Hackers and cyber thieves are growing in number and in the sophistication of their attacks. Attacks that do not require hackers to directly breach systems – fileless attacks – are ten times more likely to succeed than file-based attacks.  These fileless attacks, also known as zero-footprint, macro, or non-malware attacks use legitimate applications or even the operating system. These types of attacks don't install new software on a user's computer, so antivirus tools are more likely to miss them. 

Cyber thieves are setting their sights higher, as well, shutting down systems and demanding expensive ransoms.

In 2017, the insurance world saw the significant threat of ransomware in the forms of Petya, NotPetya, and WannaCry malware attacks that infected computer systems in over 150 countries and ground operations to a halt across numerous industries, including universities, hospitals, shipping companies, and governments.

While the exact losses associated with these events may never be known, estimates for the NotPetya attack stand at $10 billion; the total from the WannaCry attack, $4 billion. Some estimates have the Petya attack costing 10 times that of WannaCry.

Even with such high-profile cyberattacks, the market for cyber insurance is still flush with availability.
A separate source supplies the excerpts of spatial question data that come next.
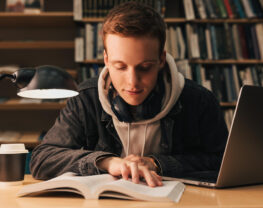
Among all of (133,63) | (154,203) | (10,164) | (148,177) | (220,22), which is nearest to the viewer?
(154,203)

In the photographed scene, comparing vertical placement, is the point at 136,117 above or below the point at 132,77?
below


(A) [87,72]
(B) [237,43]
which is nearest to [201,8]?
(B) [237,43]

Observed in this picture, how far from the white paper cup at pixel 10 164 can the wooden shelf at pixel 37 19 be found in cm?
207

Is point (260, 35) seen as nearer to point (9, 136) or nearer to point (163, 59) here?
point (163, 59)

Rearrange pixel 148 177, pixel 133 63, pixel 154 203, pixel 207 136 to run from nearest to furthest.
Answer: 1. pixel 154 203
2. pixel 148 177
3. pixel 133 63
4. pixel 207 136

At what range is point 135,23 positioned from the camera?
1.10 meters

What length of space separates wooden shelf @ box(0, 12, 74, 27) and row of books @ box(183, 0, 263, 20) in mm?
993

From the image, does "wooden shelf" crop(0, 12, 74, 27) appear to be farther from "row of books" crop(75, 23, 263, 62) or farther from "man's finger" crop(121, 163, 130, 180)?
"man's finger" crop(121, 163, 130, 180)

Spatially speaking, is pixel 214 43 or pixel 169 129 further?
pixel 214 43

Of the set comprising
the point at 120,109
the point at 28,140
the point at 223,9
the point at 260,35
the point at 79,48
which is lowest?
the point at 28,140

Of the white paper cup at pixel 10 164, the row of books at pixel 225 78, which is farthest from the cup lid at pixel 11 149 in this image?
the row of books at pixel 225 78

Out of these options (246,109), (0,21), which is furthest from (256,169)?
(0,21)

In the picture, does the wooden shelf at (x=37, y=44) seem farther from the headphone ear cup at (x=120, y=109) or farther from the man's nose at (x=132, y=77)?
the man's nose at (x=132, y=77)

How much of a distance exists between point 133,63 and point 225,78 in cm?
191
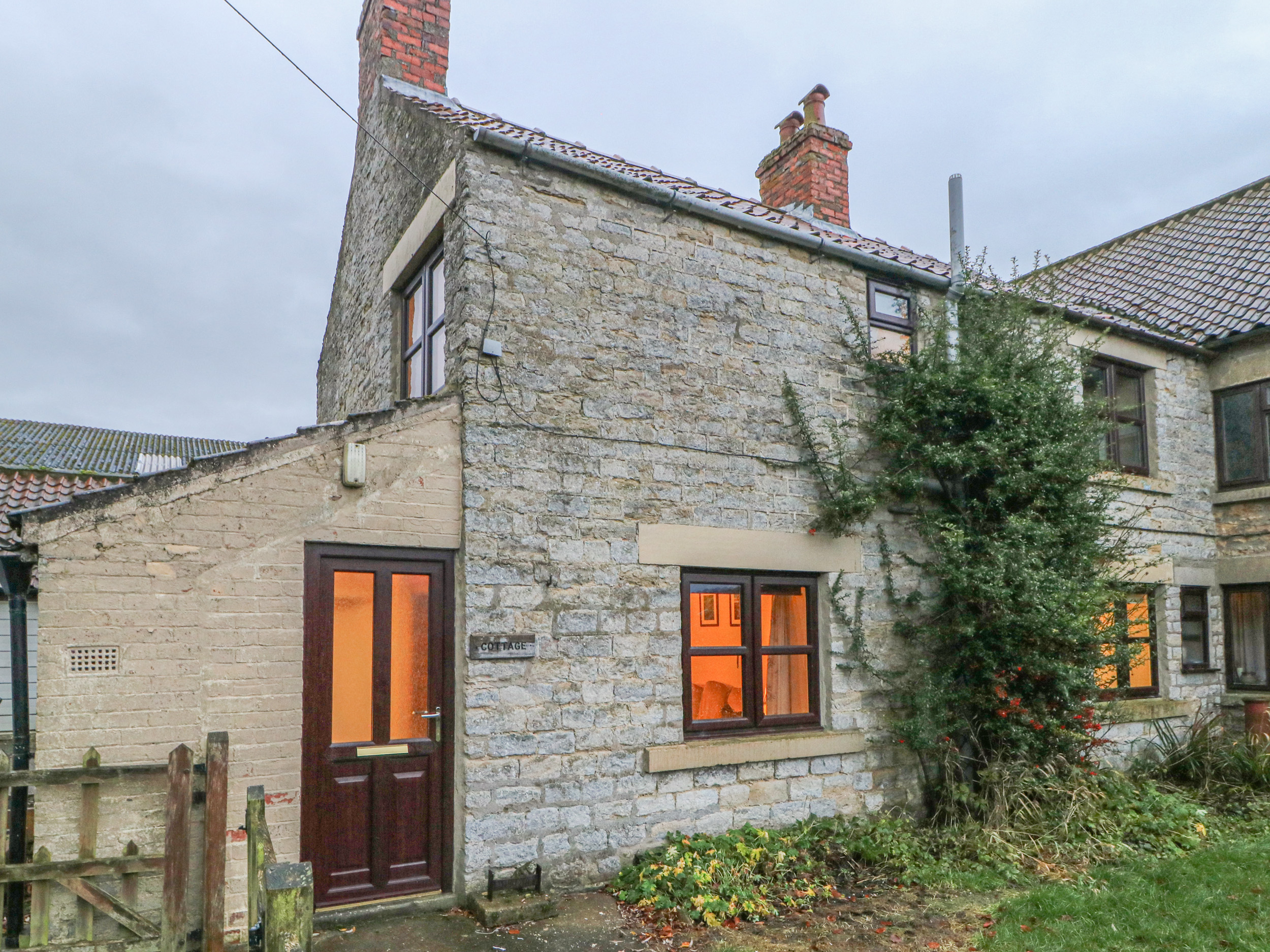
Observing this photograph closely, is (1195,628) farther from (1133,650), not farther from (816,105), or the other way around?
(816,105)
With more demand for cyber coverage coming from buyers and relatively few major cyber loss events, the number of carriers offering cyber coverage has grown significantly; there are 170 carriers writing cyber liability, with 30 new market entrants this year and 26 new entrants in 2016. As a result, pricing has remained low and capacity is plentiful.

2018: Risks up close

The abundance of coverage does not indicate a lack of risks, instead, quite the opposite.   2018 brought these changes to the cyber market:

  • Increased Ransomware Attacks While last year’s major ransomware attacks did not impact the US market significantly in terms of their severity, the increase in the frequency of these attacks is cause for concern. Today, most cyber breaches are ransomware attacks. The reason: the ransoms have gone up exponentially. When ransomware attacks first appeared, most ransom demands were low enough to avoid a police investigation: typically, $300. However, in 2018 the industry saw ransom demands increase to an average of $30,000 to $50,000. In one case, cyber thieves demanded a $500,000 ransom. 
  • More Sophisticated Thieves Social engineering hit its stride in 2018. Hackers turned their attentions away from hacking into systems to using reconnaissance on individuals within a company to breach security measures for financial gain. By convincing employees or IT departments that a system access request is coming from the CEO who is traveling in another country, hackers were able to gain easy entry and carry out their plans.
  • A New Regulatory Environment As ransomware attacks increase, so will the risks of exposing customer and company data. The General Data Protection Regulation (GDPR) took effect in May 2018, putting pressure on companies across the globe to protect the data of EU citizens. As domestic companies looked to cover their exposure, the states began to enact their own privacy regulations. The California Consumer Privacy Act of 2018 (CCPA) gives consumers comprehensive control over their personal data and puts additional pressure on companies to ensure that personal information is protected.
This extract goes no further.